[Tarea]:
Identifica en los registros cada línea que contenga la cadena "trunk" y cópiala íntegra; la coincidencia distingue mayúsculas de minúsculas.

[Conjunto de registros]:
****************************************
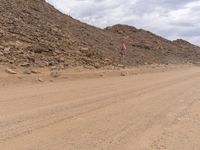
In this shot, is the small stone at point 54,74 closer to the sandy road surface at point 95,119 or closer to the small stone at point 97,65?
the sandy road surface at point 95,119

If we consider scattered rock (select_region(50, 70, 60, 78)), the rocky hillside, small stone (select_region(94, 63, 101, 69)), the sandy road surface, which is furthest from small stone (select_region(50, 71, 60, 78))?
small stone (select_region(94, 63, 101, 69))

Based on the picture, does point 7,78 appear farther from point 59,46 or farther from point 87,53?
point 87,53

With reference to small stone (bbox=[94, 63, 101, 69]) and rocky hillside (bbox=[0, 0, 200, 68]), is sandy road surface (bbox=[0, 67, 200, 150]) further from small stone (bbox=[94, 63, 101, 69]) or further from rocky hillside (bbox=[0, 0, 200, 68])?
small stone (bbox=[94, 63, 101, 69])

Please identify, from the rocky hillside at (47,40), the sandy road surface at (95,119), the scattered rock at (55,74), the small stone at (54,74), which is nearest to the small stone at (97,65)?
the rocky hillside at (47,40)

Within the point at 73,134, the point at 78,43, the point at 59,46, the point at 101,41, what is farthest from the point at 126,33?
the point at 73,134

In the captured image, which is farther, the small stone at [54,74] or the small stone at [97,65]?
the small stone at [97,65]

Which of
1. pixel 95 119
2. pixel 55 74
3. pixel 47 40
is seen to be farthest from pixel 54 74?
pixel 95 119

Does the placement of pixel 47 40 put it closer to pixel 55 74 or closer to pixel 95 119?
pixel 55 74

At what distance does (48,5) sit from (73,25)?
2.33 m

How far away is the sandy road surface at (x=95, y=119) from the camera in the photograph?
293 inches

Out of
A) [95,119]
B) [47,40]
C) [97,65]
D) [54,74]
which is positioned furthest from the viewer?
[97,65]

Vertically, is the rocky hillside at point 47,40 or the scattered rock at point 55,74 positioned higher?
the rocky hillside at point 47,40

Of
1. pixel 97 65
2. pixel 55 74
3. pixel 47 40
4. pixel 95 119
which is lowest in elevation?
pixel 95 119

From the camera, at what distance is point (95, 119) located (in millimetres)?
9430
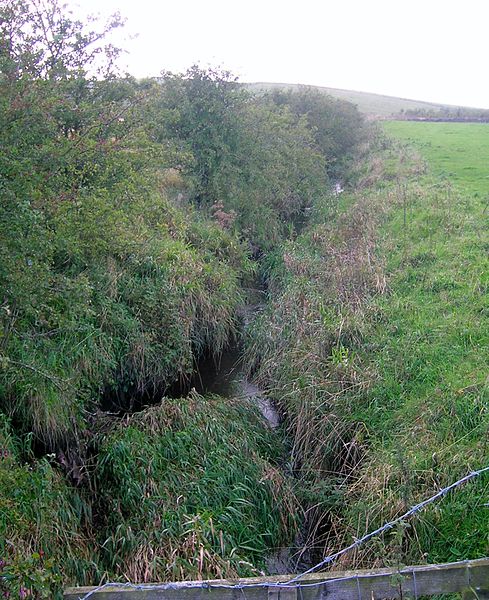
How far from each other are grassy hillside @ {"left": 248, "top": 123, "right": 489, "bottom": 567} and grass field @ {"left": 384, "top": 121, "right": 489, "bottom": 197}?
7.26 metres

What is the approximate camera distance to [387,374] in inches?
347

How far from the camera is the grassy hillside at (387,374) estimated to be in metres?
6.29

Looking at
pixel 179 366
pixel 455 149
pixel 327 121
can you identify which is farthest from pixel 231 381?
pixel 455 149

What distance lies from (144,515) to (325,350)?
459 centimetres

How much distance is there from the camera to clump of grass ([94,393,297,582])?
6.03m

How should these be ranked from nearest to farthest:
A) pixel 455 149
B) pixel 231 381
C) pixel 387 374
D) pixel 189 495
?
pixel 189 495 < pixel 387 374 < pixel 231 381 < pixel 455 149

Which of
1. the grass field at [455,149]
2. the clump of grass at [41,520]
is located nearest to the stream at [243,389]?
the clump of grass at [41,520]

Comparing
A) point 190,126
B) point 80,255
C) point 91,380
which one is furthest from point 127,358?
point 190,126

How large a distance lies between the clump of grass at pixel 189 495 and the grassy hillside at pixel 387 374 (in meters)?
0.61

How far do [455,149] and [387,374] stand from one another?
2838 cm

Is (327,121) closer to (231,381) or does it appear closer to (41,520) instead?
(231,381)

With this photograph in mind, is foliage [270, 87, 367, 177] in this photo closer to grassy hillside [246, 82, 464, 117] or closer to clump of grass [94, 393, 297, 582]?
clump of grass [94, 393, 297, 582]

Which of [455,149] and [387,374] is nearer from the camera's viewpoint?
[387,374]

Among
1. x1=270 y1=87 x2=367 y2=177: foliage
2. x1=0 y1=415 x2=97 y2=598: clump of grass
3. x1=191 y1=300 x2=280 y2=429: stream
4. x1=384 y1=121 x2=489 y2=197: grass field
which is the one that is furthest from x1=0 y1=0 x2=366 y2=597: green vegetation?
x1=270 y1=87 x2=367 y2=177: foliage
****************************************
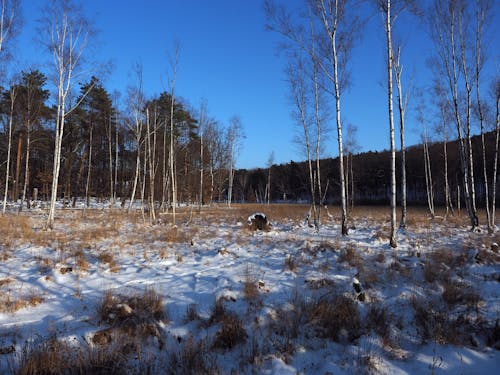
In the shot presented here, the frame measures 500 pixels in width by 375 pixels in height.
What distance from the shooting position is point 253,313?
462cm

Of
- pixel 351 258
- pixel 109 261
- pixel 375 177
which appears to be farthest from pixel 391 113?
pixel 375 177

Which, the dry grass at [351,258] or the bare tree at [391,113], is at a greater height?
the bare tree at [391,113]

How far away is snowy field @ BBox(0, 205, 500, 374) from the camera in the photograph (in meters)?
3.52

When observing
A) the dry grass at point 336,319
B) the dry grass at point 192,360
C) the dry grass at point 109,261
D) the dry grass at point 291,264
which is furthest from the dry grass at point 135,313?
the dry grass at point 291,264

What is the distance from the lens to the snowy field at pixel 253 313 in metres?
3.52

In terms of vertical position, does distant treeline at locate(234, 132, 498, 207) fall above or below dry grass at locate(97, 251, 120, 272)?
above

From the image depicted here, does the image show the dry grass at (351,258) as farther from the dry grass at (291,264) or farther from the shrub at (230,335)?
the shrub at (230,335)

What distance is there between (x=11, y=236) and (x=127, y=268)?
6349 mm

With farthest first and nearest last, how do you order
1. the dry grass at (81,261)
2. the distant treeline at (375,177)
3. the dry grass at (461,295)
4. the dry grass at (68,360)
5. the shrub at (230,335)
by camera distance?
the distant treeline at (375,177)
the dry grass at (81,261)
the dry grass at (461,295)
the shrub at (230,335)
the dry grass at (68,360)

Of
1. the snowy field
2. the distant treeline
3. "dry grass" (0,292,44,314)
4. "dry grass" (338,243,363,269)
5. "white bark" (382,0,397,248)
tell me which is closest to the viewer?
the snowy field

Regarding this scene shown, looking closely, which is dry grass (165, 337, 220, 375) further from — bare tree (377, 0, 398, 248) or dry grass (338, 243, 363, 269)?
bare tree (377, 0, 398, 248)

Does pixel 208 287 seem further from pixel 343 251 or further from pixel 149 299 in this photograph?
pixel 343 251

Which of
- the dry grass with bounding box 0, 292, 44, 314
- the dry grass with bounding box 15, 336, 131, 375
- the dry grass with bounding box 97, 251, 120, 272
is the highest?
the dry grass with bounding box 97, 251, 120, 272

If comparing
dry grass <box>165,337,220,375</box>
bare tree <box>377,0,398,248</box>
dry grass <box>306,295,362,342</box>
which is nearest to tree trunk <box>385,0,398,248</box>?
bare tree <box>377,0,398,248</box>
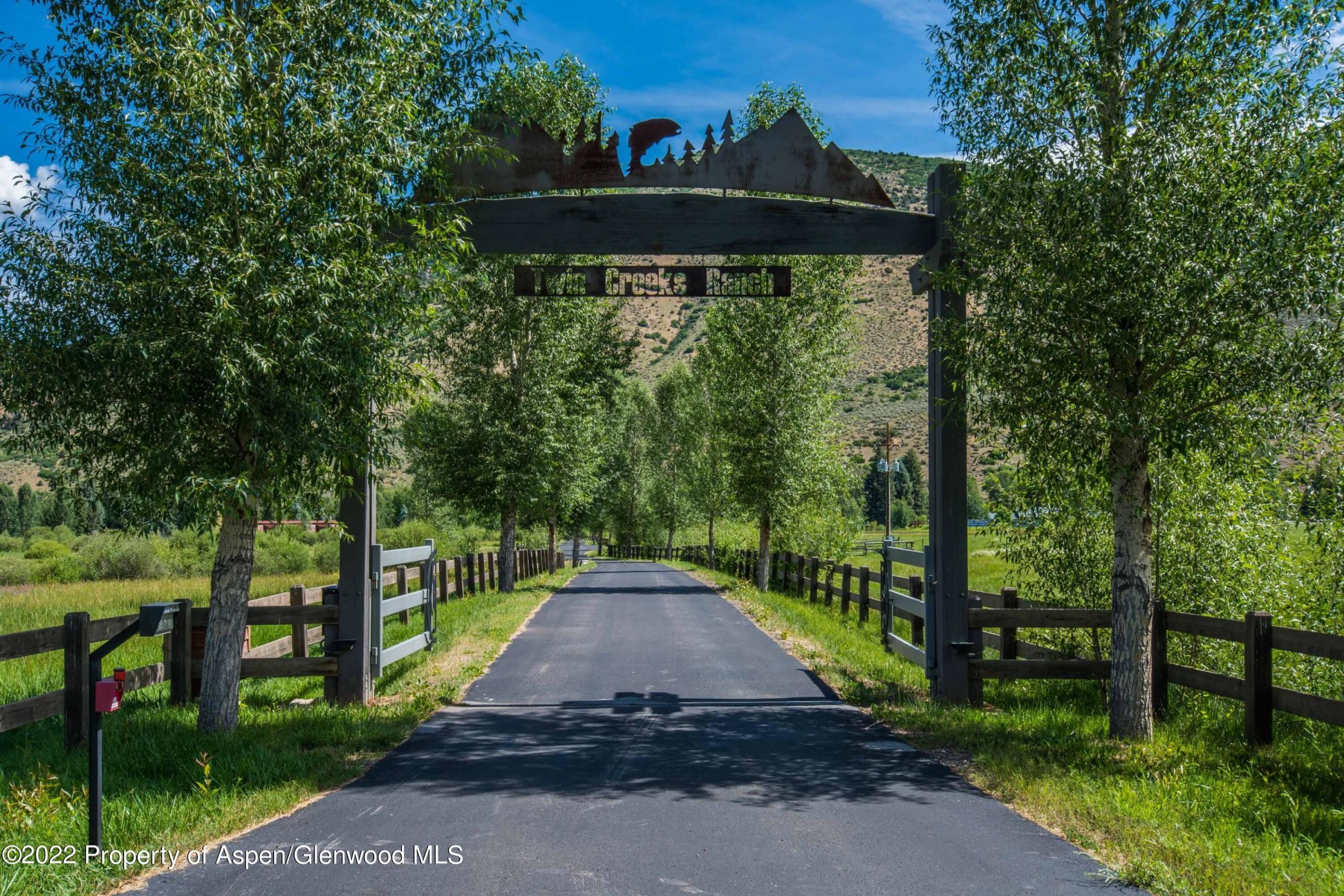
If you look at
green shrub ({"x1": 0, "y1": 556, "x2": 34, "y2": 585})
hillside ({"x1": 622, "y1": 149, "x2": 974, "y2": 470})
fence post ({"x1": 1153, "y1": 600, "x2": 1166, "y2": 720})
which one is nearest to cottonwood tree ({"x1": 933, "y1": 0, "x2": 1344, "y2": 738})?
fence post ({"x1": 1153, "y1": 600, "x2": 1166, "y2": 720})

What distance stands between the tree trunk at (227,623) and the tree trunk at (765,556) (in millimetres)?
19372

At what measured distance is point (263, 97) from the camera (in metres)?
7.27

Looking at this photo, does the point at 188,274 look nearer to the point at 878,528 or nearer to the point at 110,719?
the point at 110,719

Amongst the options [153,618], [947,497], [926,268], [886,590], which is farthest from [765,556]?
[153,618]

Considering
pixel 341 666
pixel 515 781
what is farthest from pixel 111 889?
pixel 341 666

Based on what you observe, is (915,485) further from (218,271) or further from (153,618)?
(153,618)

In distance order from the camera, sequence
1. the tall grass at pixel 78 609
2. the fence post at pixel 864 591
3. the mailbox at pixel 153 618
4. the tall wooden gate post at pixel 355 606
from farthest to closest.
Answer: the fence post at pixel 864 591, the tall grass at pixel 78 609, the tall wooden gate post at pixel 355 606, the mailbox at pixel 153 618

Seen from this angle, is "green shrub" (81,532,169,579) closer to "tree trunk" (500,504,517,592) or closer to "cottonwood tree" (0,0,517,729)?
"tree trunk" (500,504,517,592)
****************************************
[Respuesta]:
which is nearest to tree trunk <box>385,0,398,248</box>?
What distance stands between the tree trunk at (227,623) and the tree trunk at (765,556) (in millimetres)?
Seen from this angle, is "green shrub" (81,532,169,579) closer to "tree trunk" (500,504,517,592) or closer to "cottonwood tree" (0,0,517,729)?
"tree trunk" (500,504,517,592)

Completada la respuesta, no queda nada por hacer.